• What you are asked to do:
Pull every line of the material below and reproduce each one word for word.

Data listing

━━━━━━

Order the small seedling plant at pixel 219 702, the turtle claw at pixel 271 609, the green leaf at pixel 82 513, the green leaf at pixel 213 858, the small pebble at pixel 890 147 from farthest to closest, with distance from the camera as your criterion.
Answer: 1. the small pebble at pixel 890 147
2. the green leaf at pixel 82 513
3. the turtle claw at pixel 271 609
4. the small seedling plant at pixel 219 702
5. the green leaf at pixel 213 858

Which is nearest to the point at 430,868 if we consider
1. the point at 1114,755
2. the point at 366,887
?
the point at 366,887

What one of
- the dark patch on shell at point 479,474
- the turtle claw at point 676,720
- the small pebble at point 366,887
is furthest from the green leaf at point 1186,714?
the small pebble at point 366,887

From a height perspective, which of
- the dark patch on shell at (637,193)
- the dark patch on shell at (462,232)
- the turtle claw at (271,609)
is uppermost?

━━━━━━

• Exercise output:
Order the small seedling plant at pixel 219 702, the turtle claw at pixel 271 609, the green leaf at pixel 82 513, the green leaf at pixel 213 858, the small pebble at pixel 890 147 from farthest to closest, with distance from the camera as your criterion.
Answer: 1. the small pebble at pixel 890 147
2. the green leaf at pixel 82 513
3. the turtle claw at pixel 271 609
4. the small seedling plant at pixel 219 702
5. the green leaf at pixel 213 858

Which is nearest to the point at 430,868 if we consider
1. the point at 1114,755
2. the point at 366,887
?
the point at 366,887

What one of
- the dark patch on shell at point 479,474
- the turtle claw at point 676,720
- the small pebble at point 366,887
is furthest from the green leaf at point 1186,714?
the small pebble at point 366,887

From a height perspective, which of
- the dark patch on shell at (637,193)
- the dark patch on shell at (462,232)
- the turtle claw at (271,609)
is uppermost?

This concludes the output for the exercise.